Is there any chance of playing as Black Legion? I would quite like to be a Sorceror, and perhaps the headpiece of his staff could be a component of the Shok Gun? If not, that's cool, besides I'm in way too many RPs already.:grin:


----------



## unxpekted22 (Apr 7, 2009)

if you put a lot of work and planning into this I'm sure you could make it work karnox. One thing i would suggest is to maybe cut out one of the enemies (cutting out the black legion i think would do you the most good) having that many races on a single world is pretty astounding and it would make it difficult for you to plan the plot accordingly.

If you randomly throw various sorts of eldar, space marines, guard, and chaos enemies at the Ork players, they likely wouldn't know what to do with themselves and wouldn't be able to really grasp the situation or the environment they are in.


----------



## bloodthrister (Mar 29, 2008)

*Name:* Khar Anakh
*Age:* He can't remember his age, since he can no longer count them on his hands...
*Job:*Runtherder
*Appearance* Khar is slightly bigger than the average Nob, though his skin is also a bit more yellowish than most Orks' skin. He carries a normal Ork pants, with a white flak tabard (looted of course!) A rolled up whip is hanging on his left hip. His attack squig has two colours: Blue and white. His gretchin all wear orange trousers, and have orange warpaint on their faces and bodies.
*Personality:* A very tactical (for Ork terms that is) Ork. He's also very greedy, thinking his own life is worth more than a planet. He gets very agressive when his gretchin don't do as they're told. That's why his whip is always with him, though he uses it on others, and not on his own gretchin. Since they are his, and his stuff may not get damaged, cuz' it's his! He often tends to be rather lazy.
*Bio:*Khar had always been a kind of underdog, since he wasn't as good with choppas as his fellow Orks. He found a solution for his problem though: make those that are scared of you fight for you. That's how he made himself a runtherd.
*Weapons & Gear:*Attack squig, Grot-prod, Slugger, Attack squig and three gretchin:

*Name:* Barana
*Appearance:* The biggest of the three, with the biggest nose and ears. He carries the orange trousers and warpaint, but also has a red bandana in front of his mouth and a cadian helmet on his head (though it's worn in an orky way) and he has no shoes.
*Weaponry:* Grot blasta (pistol) and a small dagger
*Personality:* A very scared gretchin, though he doesn't know what is scarier: his master, or the enemy ahead.

*Name:* Suteki
*Appearance:* The smallest of the three, he misses his right ear and has a scar on the right side of his face. he carries the orange trousers and warpaint, with a kid's black cowboy hat on his head. He also carries a rope around his waist.
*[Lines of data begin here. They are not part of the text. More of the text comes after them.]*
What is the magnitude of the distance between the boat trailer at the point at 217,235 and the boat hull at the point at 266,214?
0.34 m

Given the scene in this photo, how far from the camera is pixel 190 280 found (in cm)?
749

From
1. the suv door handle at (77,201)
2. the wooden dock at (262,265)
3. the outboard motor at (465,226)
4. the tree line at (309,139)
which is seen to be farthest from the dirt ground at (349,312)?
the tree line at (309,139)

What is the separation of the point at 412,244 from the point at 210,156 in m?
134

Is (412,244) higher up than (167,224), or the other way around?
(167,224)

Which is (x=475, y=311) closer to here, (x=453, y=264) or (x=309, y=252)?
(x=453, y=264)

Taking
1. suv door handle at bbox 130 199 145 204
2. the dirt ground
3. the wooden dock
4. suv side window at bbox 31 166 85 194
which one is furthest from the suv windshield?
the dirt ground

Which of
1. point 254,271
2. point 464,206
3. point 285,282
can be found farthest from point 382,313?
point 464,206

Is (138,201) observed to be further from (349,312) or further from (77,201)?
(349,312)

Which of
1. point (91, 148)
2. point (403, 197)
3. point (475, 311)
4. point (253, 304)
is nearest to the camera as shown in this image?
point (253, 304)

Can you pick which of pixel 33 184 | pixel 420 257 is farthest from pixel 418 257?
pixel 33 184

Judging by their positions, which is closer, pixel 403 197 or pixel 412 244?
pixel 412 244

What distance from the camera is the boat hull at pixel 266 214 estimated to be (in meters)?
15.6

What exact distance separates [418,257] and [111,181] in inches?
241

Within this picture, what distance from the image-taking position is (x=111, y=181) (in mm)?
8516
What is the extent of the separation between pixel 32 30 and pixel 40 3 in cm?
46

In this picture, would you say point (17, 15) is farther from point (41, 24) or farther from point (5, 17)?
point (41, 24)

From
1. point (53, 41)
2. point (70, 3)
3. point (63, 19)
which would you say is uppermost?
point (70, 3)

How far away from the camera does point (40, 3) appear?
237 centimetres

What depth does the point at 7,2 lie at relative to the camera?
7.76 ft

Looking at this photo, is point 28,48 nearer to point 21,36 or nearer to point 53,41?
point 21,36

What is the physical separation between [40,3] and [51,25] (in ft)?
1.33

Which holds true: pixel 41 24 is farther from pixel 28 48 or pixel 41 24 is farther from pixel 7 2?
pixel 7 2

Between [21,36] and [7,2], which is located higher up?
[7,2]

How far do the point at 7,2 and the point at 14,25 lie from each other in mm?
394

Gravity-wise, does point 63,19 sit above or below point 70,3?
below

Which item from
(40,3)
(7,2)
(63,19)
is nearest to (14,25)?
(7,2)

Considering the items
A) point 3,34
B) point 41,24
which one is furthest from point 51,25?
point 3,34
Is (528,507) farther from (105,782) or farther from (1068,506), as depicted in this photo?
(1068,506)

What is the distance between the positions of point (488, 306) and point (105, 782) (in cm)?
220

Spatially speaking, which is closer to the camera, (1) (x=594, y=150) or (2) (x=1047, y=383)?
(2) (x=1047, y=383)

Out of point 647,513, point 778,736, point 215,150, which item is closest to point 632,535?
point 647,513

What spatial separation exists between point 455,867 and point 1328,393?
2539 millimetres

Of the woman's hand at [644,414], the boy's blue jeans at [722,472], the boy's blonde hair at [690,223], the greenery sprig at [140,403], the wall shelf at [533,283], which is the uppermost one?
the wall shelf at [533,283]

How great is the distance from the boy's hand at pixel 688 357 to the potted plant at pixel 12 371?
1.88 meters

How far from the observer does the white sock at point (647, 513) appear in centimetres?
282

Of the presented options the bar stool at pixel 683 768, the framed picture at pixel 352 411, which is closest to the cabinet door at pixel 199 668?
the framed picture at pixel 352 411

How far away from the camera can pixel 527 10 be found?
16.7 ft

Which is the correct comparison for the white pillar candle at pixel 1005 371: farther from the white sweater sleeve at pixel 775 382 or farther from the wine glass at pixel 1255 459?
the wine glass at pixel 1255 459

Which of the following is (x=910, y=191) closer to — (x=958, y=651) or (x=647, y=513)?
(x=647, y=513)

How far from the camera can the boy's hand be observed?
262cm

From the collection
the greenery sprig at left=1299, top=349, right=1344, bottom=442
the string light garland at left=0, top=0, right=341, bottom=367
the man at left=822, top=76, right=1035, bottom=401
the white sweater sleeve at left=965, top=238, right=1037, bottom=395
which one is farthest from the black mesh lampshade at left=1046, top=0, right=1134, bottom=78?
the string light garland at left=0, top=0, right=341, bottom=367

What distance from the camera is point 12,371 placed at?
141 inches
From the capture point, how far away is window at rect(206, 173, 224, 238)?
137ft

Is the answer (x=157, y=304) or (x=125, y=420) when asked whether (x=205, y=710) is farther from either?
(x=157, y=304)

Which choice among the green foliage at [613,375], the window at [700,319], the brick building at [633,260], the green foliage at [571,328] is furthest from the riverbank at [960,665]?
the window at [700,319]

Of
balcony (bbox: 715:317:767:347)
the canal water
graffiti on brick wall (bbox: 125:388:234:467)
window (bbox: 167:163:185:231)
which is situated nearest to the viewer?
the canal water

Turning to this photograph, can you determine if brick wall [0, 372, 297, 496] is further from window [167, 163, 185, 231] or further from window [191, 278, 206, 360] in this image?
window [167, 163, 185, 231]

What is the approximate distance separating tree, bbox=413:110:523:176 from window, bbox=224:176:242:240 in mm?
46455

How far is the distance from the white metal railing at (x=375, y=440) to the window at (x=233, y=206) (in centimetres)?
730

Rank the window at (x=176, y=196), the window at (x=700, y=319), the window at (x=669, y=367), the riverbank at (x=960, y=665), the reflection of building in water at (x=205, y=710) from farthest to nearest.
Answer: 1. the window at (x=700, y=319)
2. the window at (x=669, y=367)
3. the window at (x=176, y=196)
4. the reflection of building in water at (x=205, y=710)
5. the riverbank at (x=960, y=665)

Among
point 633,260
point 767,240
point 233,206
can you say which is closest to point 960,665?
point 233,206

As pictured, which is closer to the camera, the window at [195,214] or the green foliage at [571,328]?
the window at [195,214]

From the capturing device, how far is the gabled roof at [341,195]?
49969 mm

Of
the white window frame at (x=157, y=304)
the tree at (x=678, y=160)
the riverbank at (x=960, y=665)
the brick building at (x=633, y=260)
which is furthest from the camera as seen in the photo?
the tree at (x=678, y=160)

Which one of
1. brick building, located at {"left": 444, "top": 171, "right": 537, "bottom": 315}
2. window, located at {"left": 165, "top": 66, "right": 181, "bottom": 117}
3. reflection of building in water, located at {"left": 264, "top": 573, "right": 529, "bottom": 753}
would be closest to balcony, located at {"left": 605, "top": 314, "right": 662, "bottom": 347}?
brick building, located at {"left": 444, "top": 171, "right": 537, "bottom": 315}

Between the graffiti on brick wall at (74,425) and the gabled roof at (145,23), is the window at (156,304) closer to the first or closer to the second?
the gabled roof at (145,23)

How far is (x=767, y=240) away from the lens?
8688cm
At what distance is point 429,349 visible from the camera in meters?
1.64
He carries a boot, which would probably be an imperial guard's size on his left leg.
*Weaponry:* Grot blasta (rifle)
*Personality:* The most daring of the gretchin, he doesn't like silence and has the annoying habit of singing when he thinks he's alone.

*Name:* Grishn
*Appearance:* A very skinny gretchin, with a topknot on his head. He wears glasses, upside down. And also has a plate of steel tied to his back. he carries orange trousers and warpaint, but his trousers are only up to his knees. he carries no shoes, but does wear gloves...
*Weaponry:* Grot blasta (pistol) and a knife
*Bio:* He thinks he's both the smartest and the strongest of all Gretchin, and he even claims he can read. Because he's so full of himself he's the most hated of the Gretchin.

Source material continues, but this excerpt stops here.